As containers become an almost ubiquitous method of packaging and deploying applications, the instances of malware have increased. Securing containers is now a top priority for DevOps engineers. Fortunately, a number of open source programs are available that scan containers and container images. Let’s look at five such tools.

What can Container Security Scanning do?

  • Detect insecure containers
    • Detect outdated libraries
    • Detect incorrectly configured containers
    • Detect outdated operating system
  • Detect compliance validations
  • Suggest best practices

Issues with Container Security Scanner

  • Level of depth depends on tool being used, So the results that you'll get are very dependent on the type of tool you choose.
  • Easy to go "too far" with configuration, there are tools where you can configure so much different settings, that it's easy to jump overboard.
  • The scan results will lead to actionable events?

Where and When to use Container Scanner?

Development process diagram showing container scanning

You can use it at the build phase when you're actually building for instance a Dockerfile and looking at the resulting image that you're creating.
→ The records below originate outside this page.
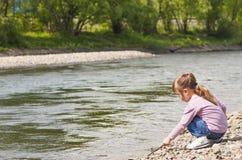 Liten flicka som spelar nära floden Royaltyfri Fotografi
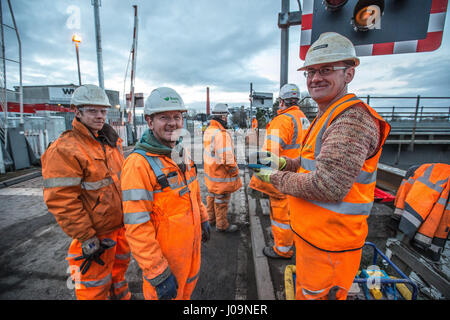 Rail construction workers installing a girder bridge - Stock Photo
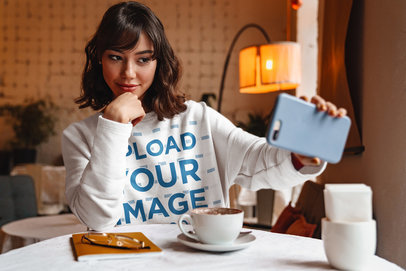 Sweatshirt Mockup of a Woman Taking a Selfie at a Coffee Shop 40254-r-el2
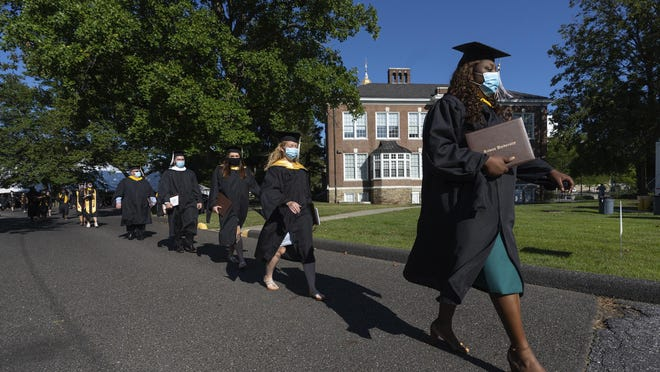 Geralda Saint Jean, right, front shown here walking across campus with classmates at the end of the graduation ceremony at Rowan University, Rowan University, Glassboro campus.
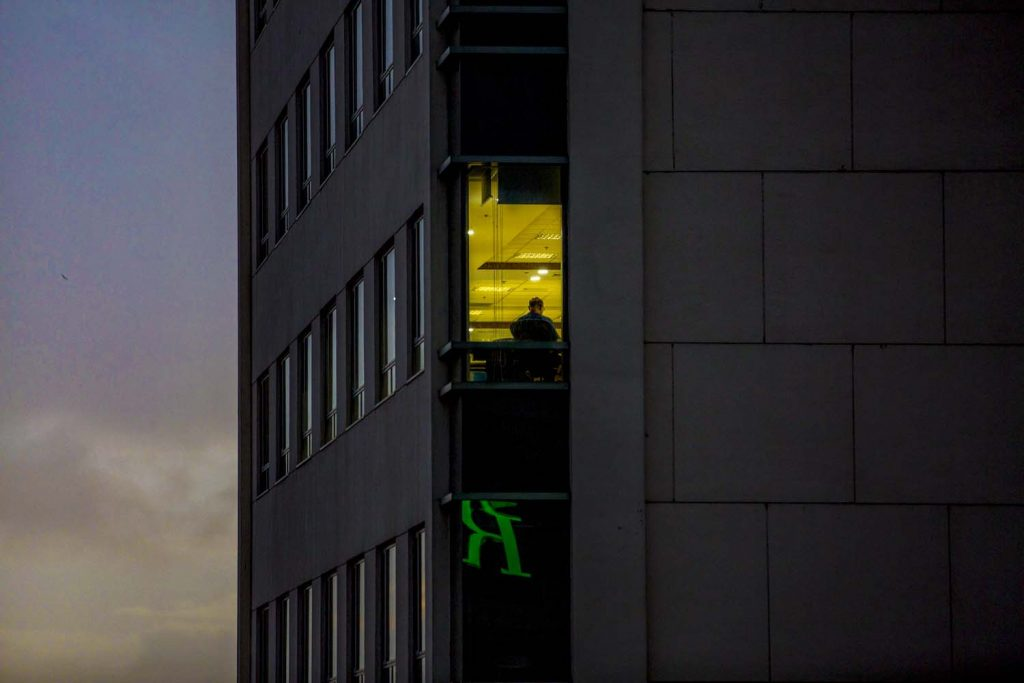 An office worker inside Sule Square in downtown Yangon on the evening of July 10. (Hkun Lat | Frontier)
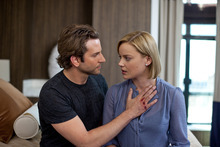 In this film publicity image released by Relativity Media, Bradley Cooper, left, and Abbie Cornish are shown in a scene from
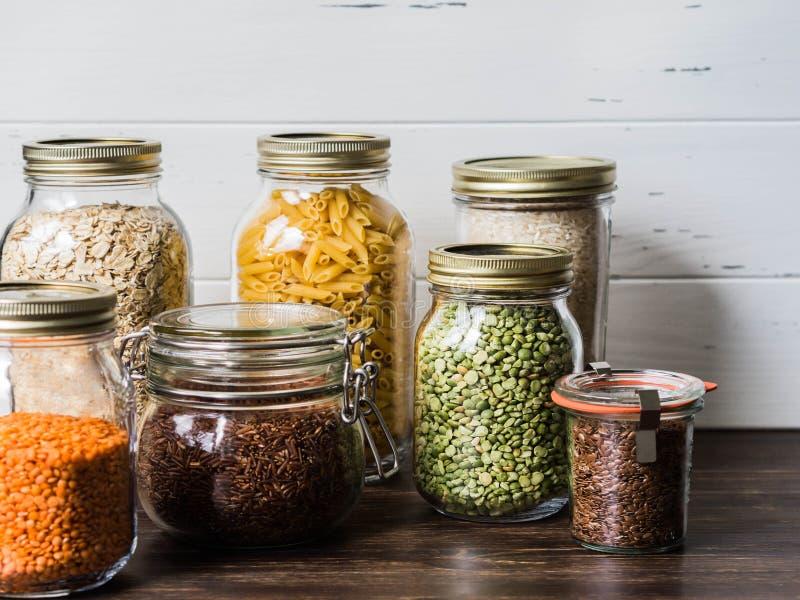 Vários cereais e sementes - o arroz, massa, farinha de aveia, linho, lentilhas, ervilhas verdes rachou nos frascos de vidro na ta fotos de stock royalty free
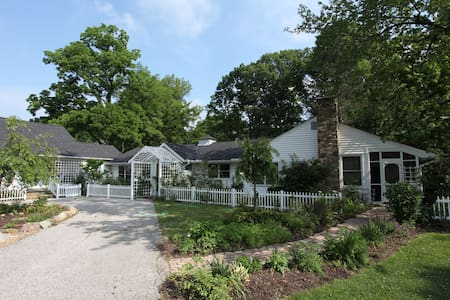 The Greenskeeper House - accommodates up to 10 inside and 40 outside.  Enjoy the ultimate zen today! Just minutes from i-71 and 20 min from the airport. We have 3 spare bedrooms and a cabin. Each room must be booked separately. Have an event? Inquire.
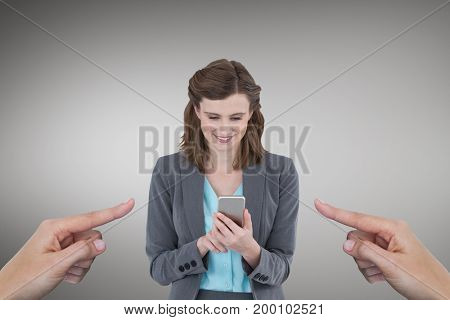 Digital composite of Hands pointing at happy business woman using her phone against grey background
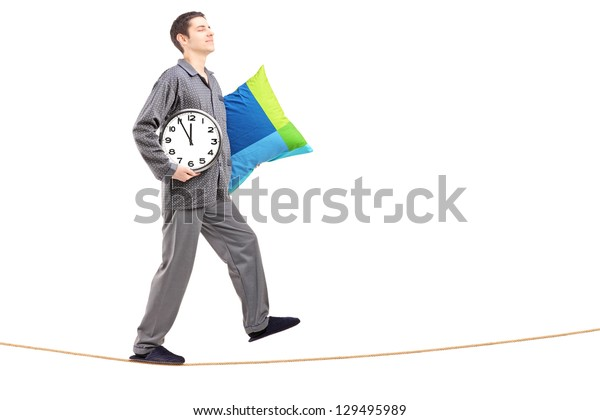 Full length portrait of a young man with pillow and clock sleepwalking on a rope isolated against white backgroun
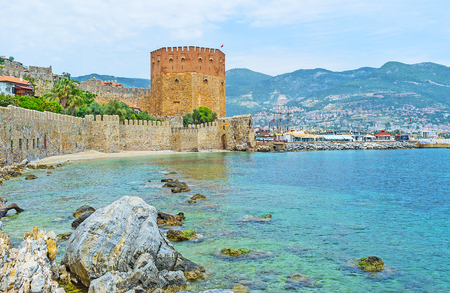 The view on the lower part of Alanya fortress with the stone wall along the beach and arsenal Red Tower next to the port, Turkey.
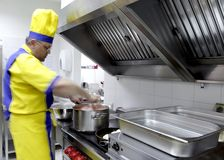 In a restaurant kitchen. A cook is stirring a dish in a restaurant kitchen Stock Photo
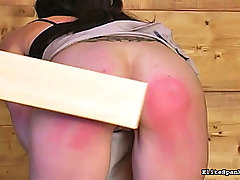 Spanking Pictures -  Girl with tats gets spanked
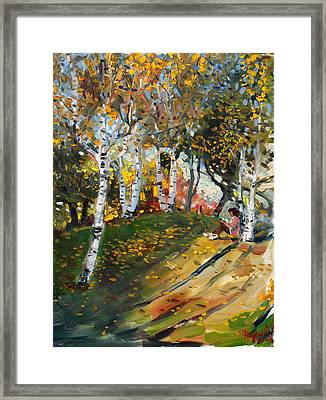 Reading In The Park  Framed Print by Ylli Haruni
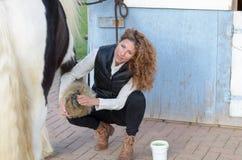 Kobieta czyści koni kopyta Zdjęcia Stock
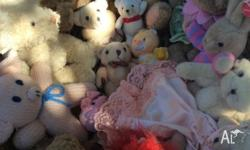 A busket full of teddy bears, one bunny, 2 piglets,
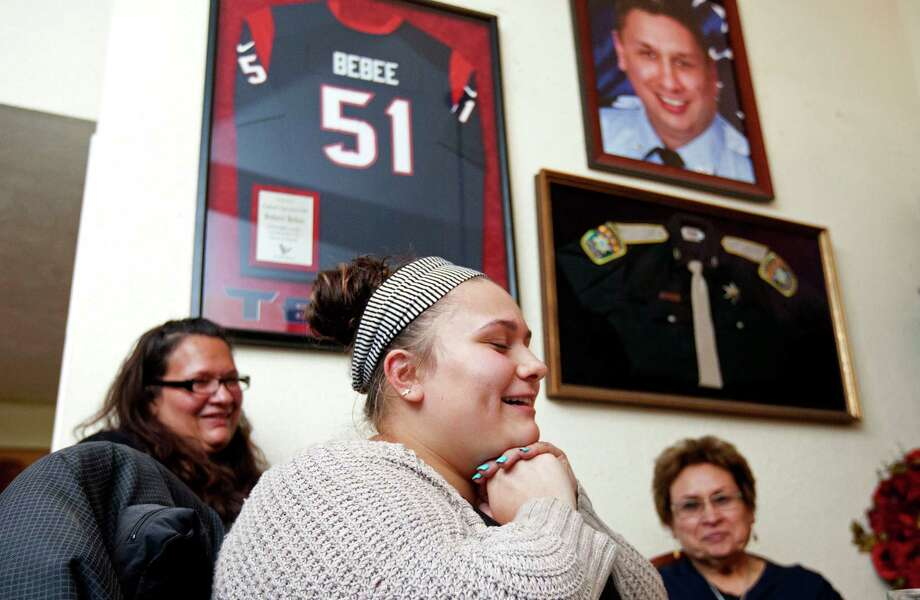 Darianne Garcia, 18, next to her mother, Ryssa, 37, left, and grandmother, Sabina Bebee, 67, shares a story about her uncle, fallen firefighter Robert Bebee, one of four to perish in a May 31, 2013, fire. Photo: Johnny Hanson / © 2014  Houston Chronicle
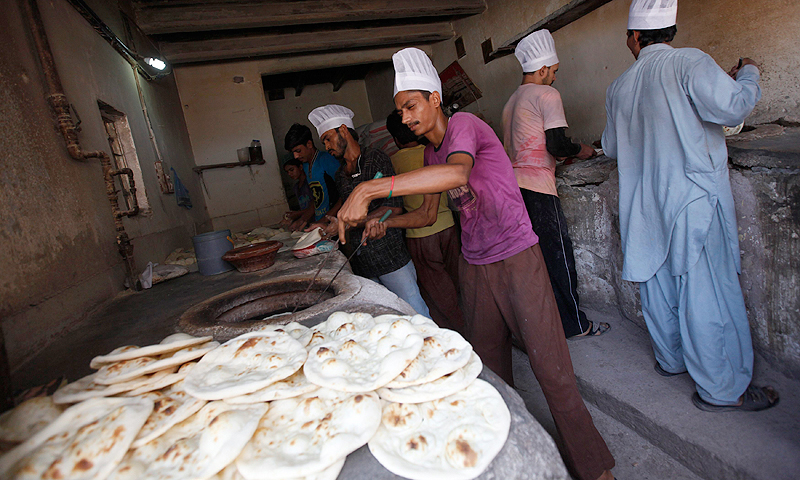 Workers prepare roti (flat bread) at the Saylani Welfare Trust's food distribution stalls in Karachi, June 5, 2013.
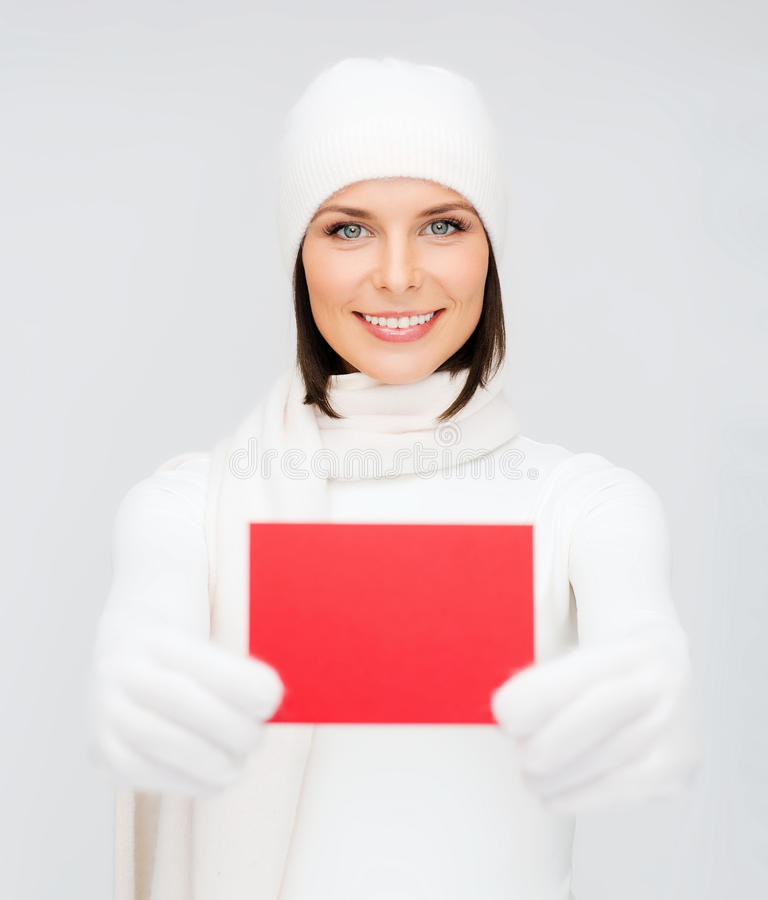 Download Woman In Winter Clothes With Blank Red Card Stock Image - Image: 34245037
Another location to perform container scanning would be when you push a container to the registry or when you pull a container from a registry. However, a good approach is scanning before pushing into a trusted container registry then you can say we have a container registry with a scanned version of all images and for deploying in production you can pull from this trusted container registry. (Plase take look into the following image)

Container security pipeline showing scanning process


Tools1

Open-source

  • Clair - Vulnerability Static Analysis for Containers
  • Anchore - Open-source project for deep analysis of docker images
  • Dagda - A tool to perform static analysis of known vulnerabilities, trojans, viruses, malware & other malicious threats in docker images/containers and to monitor the docker daemon and running docker containers for detecting anomalous activities
  • Falco - Falco, the cloud-native runtime security project, is the de facto Kubernetes threat detection engine
  • Harbor - Harbor is an open source registry that secures artifacts with policies and role-based access control, ensures images are scanned and free from vulnerabilities, and signs images as trusted.
  • Trivy - Trivy is a simple and comprehensive vulnerability/misconfiguration scanner for containers and other artifacts.
  • Kbescape - Kubescape is a K8s open-source tool providing a multi-cloud K8s single pane of glass, including risk analysis, security compliance, RBAC visualizer and image vulnerabilities scanning.

Commercial

  • Aquasec - With Aqua’s advanced vulnerability scanning & management DevOps can detect vulnerabilities, embedded secrets, and other risks during the development cycle, and prioritize mitigation by risk-based insights. Available on Aqua Enterprise, Self-hosted or SaaS.

Links

Footnotes

  1. Listed in alphabetical order.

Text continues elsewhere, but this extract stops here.